YOUR GOAL: In this exercise, the entries below include pictures. Repeat exactly the lines from the line with "order: Artiodactyla" to the line with "scientific name: Equus quagga", including both, but without the pictures.

MATERIAL FOR THIS TASK:
********************

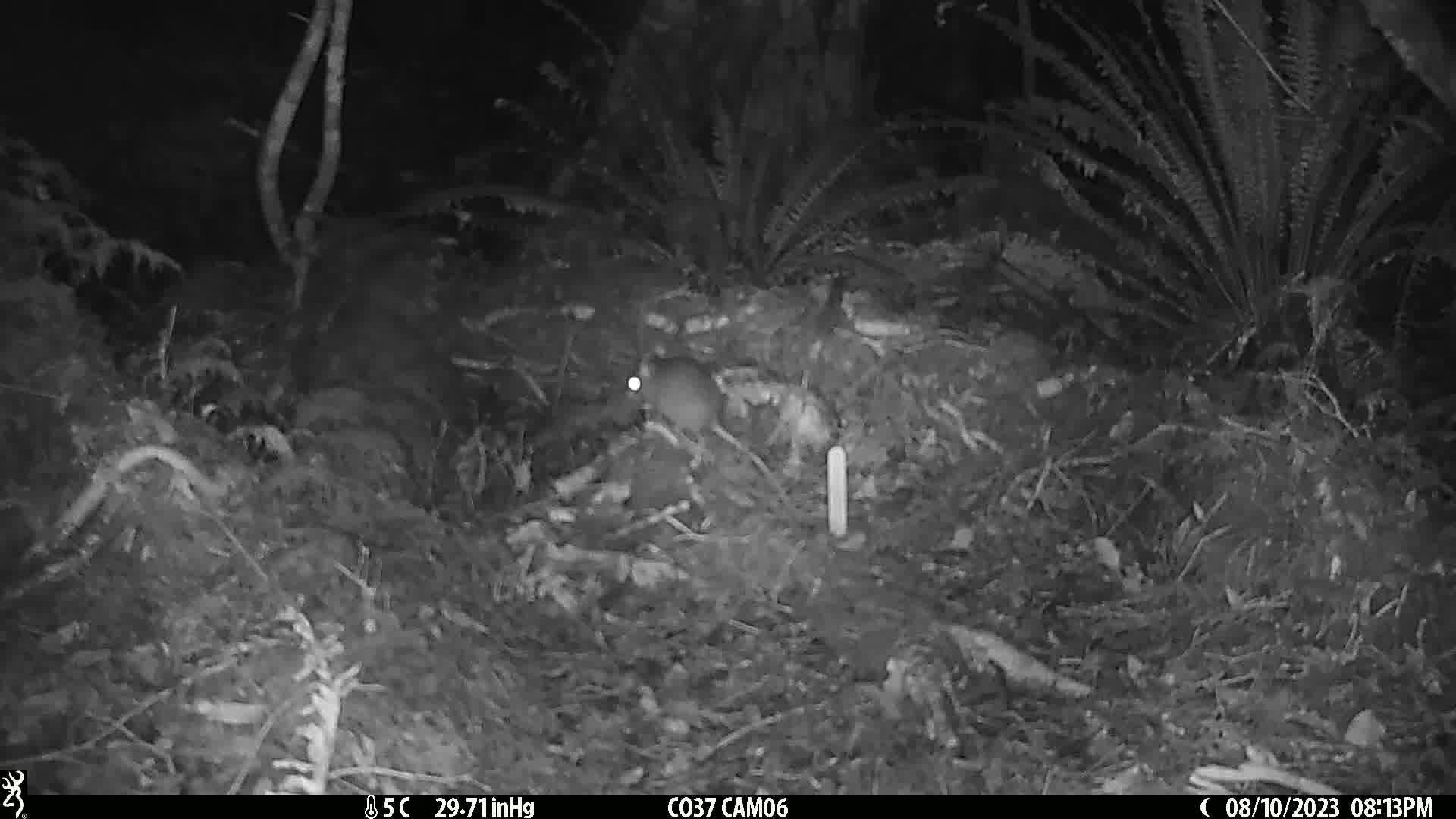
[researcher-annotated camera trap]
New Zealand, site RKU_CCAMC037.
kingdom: Animalia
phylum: Chordata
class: Mammalia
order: Rodentia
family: Muridae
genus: Rattus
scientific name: Rattus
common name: rat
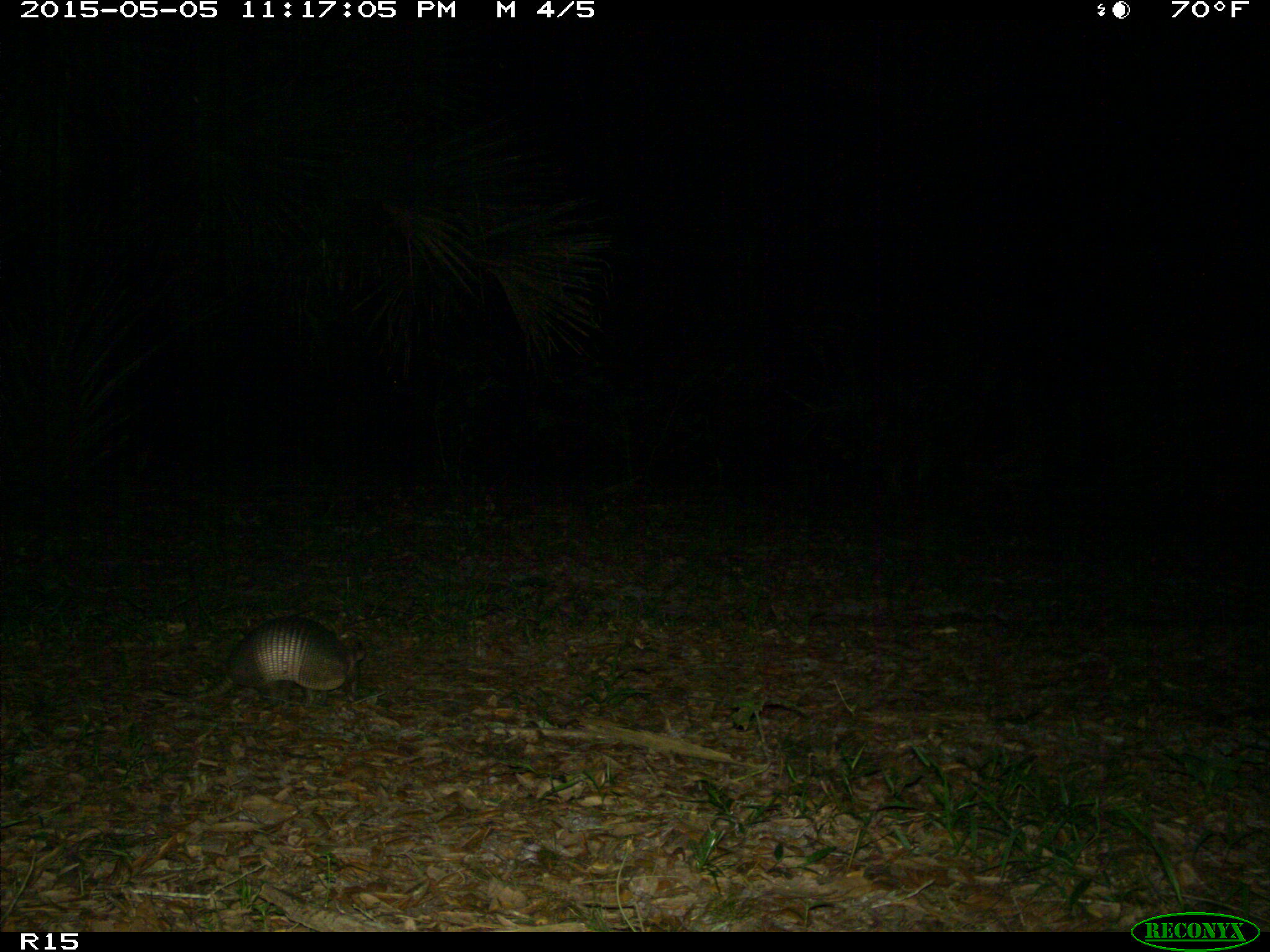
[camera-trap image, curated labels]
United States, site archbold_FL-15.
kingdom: Animalia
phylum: Chordata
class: Mammalia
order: Cingulata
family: Dasypodidae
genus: Dasypus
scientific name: Dasypus novemcinctus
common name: nine-banded armadillo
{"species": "Dasypus novemcinctus (nine-banded armadillo)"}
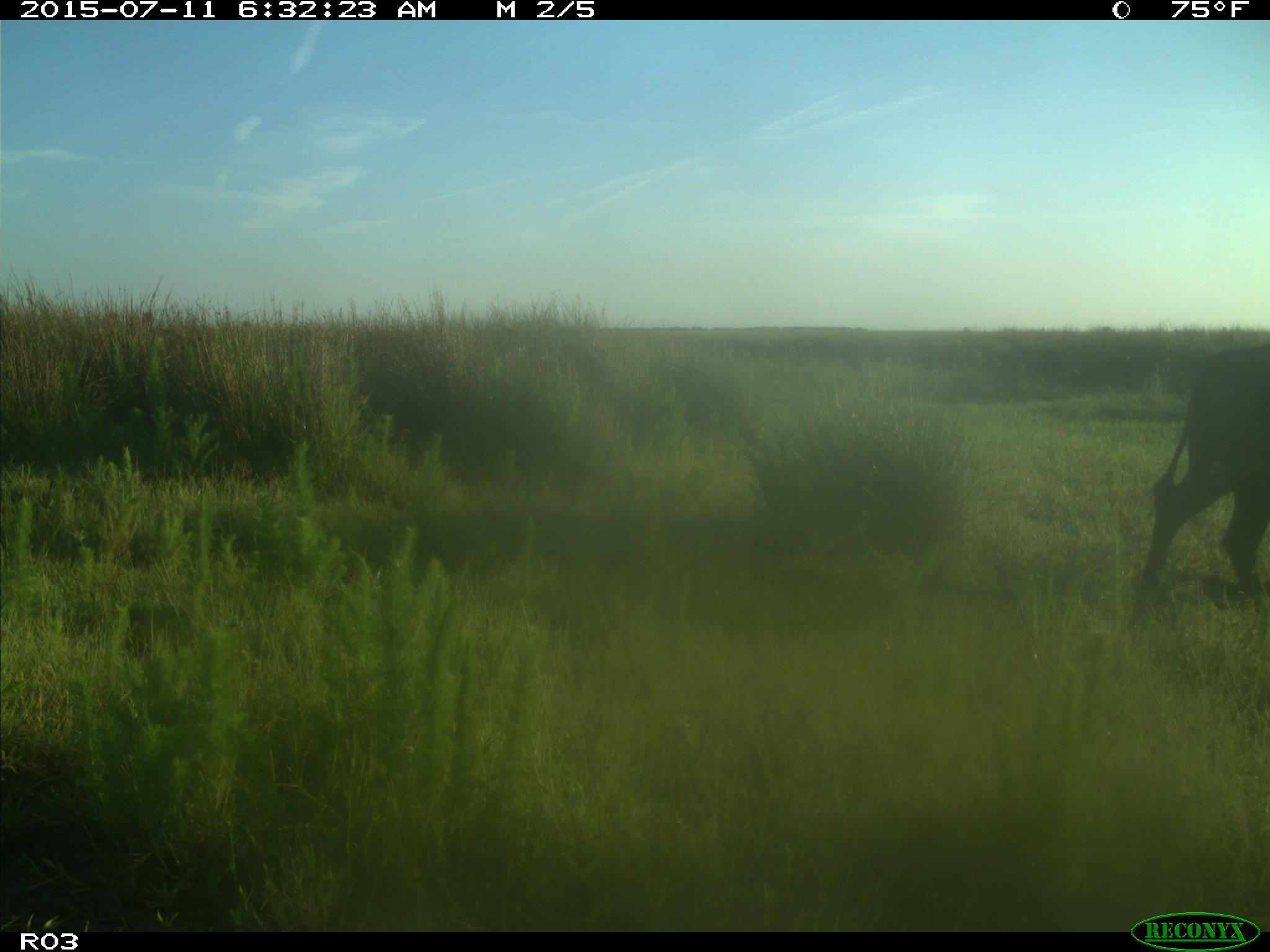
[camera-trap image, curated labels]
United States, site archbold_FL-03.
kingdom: Animalia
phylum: Chordata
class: Mammalia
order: Artiodactyla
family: Bovidae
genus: Bos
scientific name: Bos taurus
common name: domestic cow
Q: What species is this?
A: Bos taurus (domestic cow).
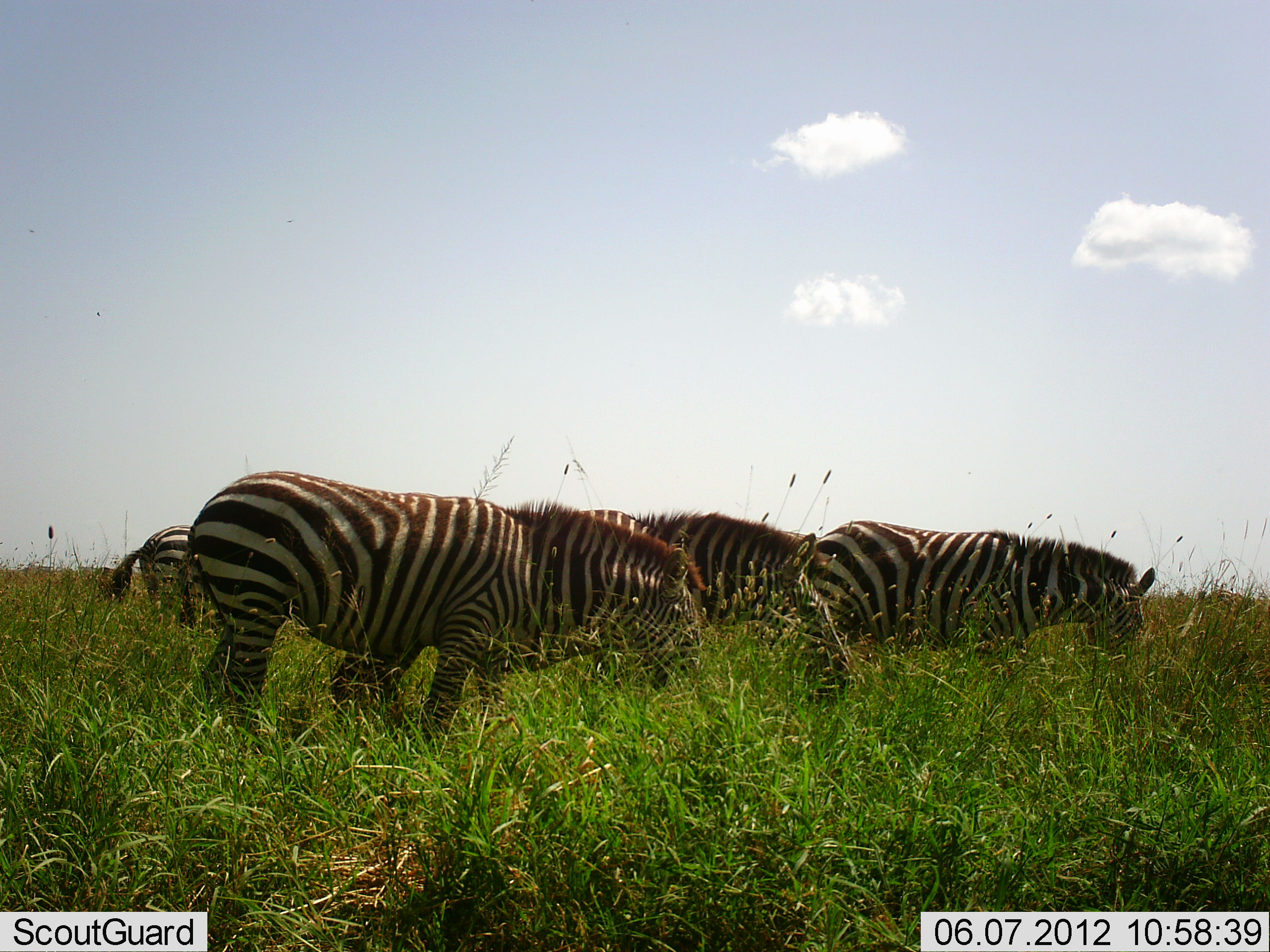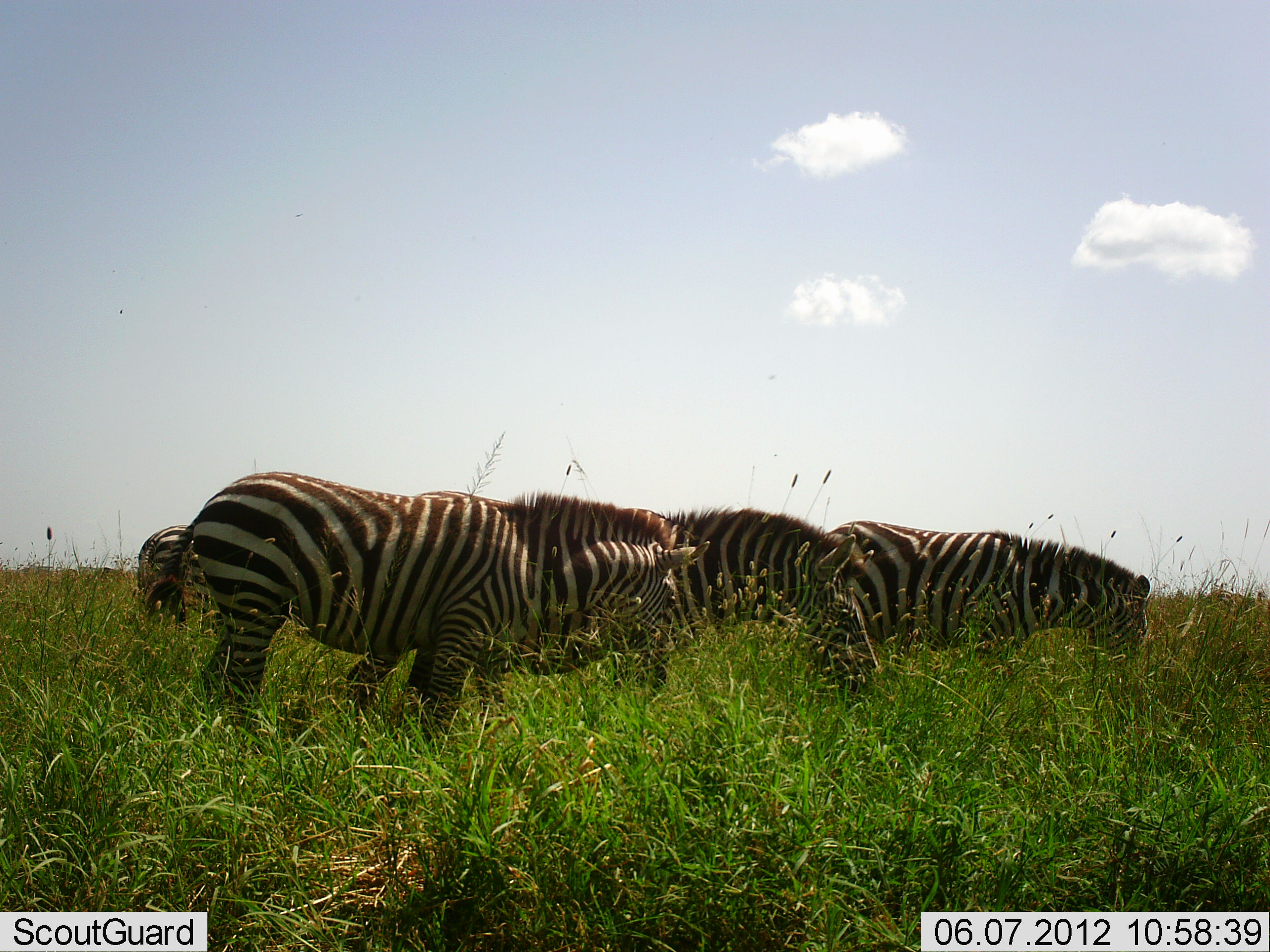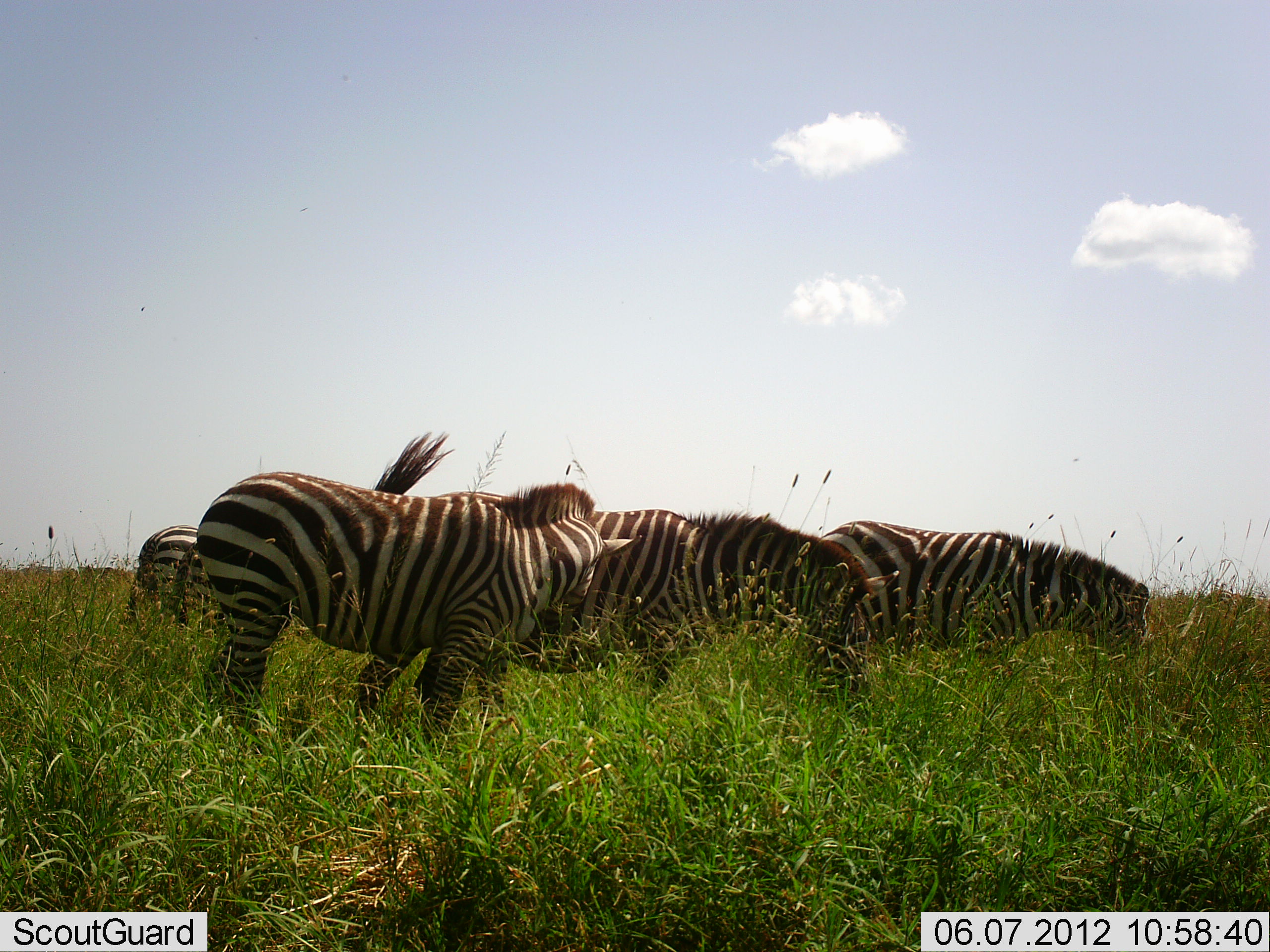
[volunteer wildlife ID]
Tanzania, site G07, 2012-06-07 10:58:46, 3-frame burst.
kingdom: Animalia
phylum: Chordata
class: Mammalia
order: Perissodactyla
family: Equidae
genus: Equus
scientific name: Equus quagga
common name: plains zebra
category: zebra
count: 4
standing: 40%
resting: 0%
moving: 10%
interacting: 0%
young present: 0%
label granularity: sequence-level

********************

SOLVED PROBLEM:
order: Artiodactyla
family: Bovidae
genus: Bos
scientific name: Bos taurus
common name: domestic cow
Q: What species is this?
A: Bos taurus (domestic cow).
[volunteer wildlife ID]
Tanzania, site G07, 2012-06-07 10:58:46, 3-frame burst.
kingdom: Animalia
phylum: Chordata
class: Mammalia
order: Perissodactyla
family: Equidae
genus: Equus
scientific name: Equus quagga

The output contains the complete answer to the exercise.